VMware vMotion, how it works in background while moving from one ESXi host to another

Though vMotion and Storage vMotion each serve a different purpose, they feature a large amount of overlapping technology. Therefore these two vSphere functions fit well together in one chapter. Both technologies are proactive. This means vMotion is used to migrate virtual machines between running ESX-hosts while Storage vMotion migrates the data between fully functional data stores on the virtual machines. Both vSphere features are no longer usable when the source or the destination is offline.

VMware vMotion and Storage vMotion effectively protect against downtime because they can bridge maintenance windows on the hosts and datastores without any interruption of service. However, contrary to popular speculation, they are not tools designed to increase high availability.

vMotion

Readers have certainly already heard of VMware vMotion, the live migration function within VMware vSphere , so this introduction will be brief. vMotion is the tool with which active virtual systems can be migrated from one ESX-host to another without any interruption to the virtual machines themselves or to their provided services. With vSphere 5.x previous limits on simultaneous migrations of virtual machines on an ESXi-host- and datastore-basis have been lifted. This procedure was previously only possible as a cold migration process with offline VMs. 

Figure 1: VMware vMotion or VMware Storage vMotion makes it possible to move an active VM on a host basis as well as on a datastore basis.

The vMotion process has become so refined that even in tests at trade shows involving hundreds of thousands of virtual machines vMotion migrations never lost a VM or distupted a VM’s services. However not every virtual machine is well suited for vMotion. This point will be further discussed later in the chapter.

Functionality

Upon delving a bit deeper into vMotion one must admit that the functionality is both simple and ingenious. It ensures system reliability during a traditionally problematic time – maintenance of the host. Additionally it is easy to notice in vMotion how important it really is to separate the hardware from both the operating system and the applications. 

ooking at the details of the vMotion process from the point of view of a virtual machine.

Figure 3: The vMotion procedure from the point of view of the virtual machine

1. The first step is to ensure that the source VM can be operated on the chosen destination server.
2. Then a second VM process is started on the target system and the resources are reserved.
3. Next a system memory checkpoint is created. This means all changes to the source VM are written to an extra memory area.
4. The contents of the system memory recorded at the checkpoint are transferred to the target VM.
5. The checkpoint/checkpoint-restore process is repeated until only the smallest changesets remain in the target VM’s memory.
6. The CPU of the source VM is stopped.
7. The last modifications to the main memory are transferred to the target VM in milliseconds.
8. The vMotion process is ended and a reverse ARP packet is sent to the physical switch (important: Notify Switches must be activated in the properties of the virtual switch). Hard disk access is taken over by the target ESX.
9. The source VM is shut down. This means the VM process on the source ESX is deleted.

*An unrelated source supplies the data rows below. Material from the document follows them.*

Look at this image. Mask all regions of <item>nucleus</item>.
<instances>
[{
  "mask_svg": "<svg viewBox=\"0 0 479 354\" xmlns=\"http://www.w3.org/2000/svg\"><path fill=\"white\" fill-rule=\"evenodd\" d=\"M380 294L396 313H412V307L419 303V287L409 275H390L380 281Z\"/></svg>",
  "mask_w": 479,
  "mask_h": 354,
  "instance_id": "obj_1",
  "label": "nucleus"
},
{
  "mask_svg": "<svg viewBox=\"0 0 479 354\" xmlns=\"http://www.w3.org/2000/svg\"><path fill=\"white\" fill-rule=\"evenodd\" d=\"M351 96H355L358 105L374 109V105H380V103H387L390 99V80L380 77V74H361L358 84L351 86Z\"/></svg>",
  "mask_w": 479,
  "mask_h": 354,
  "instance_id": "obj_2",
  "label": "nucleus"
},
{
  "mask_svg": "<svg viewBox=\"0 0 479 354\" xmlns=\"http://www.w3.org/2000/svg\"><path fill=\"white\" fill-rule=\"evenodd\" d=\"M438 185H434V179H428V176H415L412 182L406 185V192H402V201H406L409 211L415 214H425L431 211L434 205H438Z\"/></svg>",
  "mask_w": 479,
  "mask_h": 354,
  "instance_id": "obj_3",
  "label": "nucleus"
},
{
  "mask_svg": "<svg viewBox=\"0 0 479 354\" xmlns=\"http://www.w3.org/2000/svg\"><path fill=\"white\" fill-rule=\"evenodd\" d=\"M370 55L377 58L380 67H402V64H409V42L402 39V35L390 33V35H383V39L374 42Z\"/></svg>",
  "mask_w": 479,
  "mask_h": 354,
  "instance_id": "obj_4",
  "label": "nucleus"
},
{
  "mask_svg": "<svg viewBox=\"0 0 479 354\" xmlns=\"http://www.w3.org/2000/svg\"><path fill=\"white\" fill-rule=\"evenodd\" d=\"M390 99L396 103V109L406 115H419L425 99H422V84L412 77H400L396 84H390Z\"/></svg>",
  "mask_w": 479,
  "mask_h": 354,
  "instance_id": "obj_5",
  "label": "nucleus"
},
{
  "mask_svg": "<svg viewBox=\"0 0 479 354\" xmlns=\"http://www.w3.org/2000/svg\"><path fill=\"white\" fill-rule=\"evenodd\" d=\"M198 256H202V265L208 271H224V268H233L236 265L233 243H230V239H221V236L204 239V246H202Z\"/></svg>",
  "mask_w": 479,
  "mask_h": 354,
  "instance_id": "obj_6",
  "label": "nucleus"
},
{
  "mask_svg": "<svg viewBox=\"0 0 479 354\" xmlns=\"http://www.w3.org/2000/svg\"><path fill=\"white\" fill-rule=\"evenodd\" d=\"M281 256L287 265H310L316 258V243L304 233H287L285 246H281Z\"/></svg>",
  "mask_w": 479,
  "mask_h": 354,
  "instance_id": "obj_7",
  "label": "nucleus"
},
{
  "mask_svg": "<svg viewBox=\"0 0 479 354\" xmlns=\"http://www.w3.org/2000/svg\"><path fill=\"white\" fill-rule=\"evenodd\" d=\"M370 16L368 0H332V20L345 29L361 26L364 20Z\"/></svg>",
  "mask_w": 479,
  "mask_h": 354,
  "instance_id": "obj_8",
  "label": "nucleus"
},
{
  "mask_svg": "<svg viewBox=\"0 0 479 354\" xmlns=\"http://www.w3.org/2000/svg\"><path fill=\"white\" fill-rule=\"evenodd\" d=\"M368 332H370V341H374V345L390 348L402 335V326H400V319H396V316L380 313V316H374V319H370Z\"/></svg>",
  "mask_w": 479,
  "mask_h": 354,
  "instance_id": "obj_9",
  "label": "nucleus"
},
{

One additional comment about what the vMotion checkpoints record:

• all devices and their status
• CPU registers
• main memory contents
• a serialization of the status for transmission over the network

As you can see vMotion is concerned mostly with the transfer of the main memory contents from one ESX server to another, with a final notification telling the physical network about the new interface over which the VM  is reachable sent once the process is finished. The guest system of course does not notice anything.

The following table shows an example how the memory transfer can be computed.

Pre-Copy Iteration	Main memory to be transferred	Time needed for the transfer	Change in memory during the transfer
1	2.048 MB	16 seconds	512 MB
2	512 MB	4 seconds	128 MB
3	128 MB	1 second	32 MB
4	32 MB	0,25 seconds	8 MB
5	8 MB	vMotion cutoff, since the residual transmission takes only ~0.06 seconds

Table: Main memory copy during vMotion

As you can see in Table 1.1, the copying of the main memory is performed successively in multiple steps until a CPU stop is possible that doesn’t lead to a system crash.

vMotion is made up of many components, which are responsible for managing various parts of the process. vCenter performs the first configuration check and starts the process over the vpxa- and hostd-components in which a pseudo-VM is started as a container on the target host (see Figure 2). The vMotion module starts the actual vMotion process and controls the data transfer.

Figure 2: Components of VMware vMotion – VMkernel adapter for vMotion

vCenter validates and starts the process, but it is not involved in the actual data transfer. Therefore an active vMotion process must always be allowed to run to completion even in the case that vCenter crashes. In the case of a crash it can happen that vCenter still has the source VM in its database and doesn’t yet know about the target VM in the new location. If this happens it helps to restart the management agent or to perform a disconnect/reconnect of the ESX host in vCenter.

The vMotion user interface must be configured by an administrator and is installed on the VMkernel port. This means the vMotion data transfer must be enabled in the settings of the VMkernel port.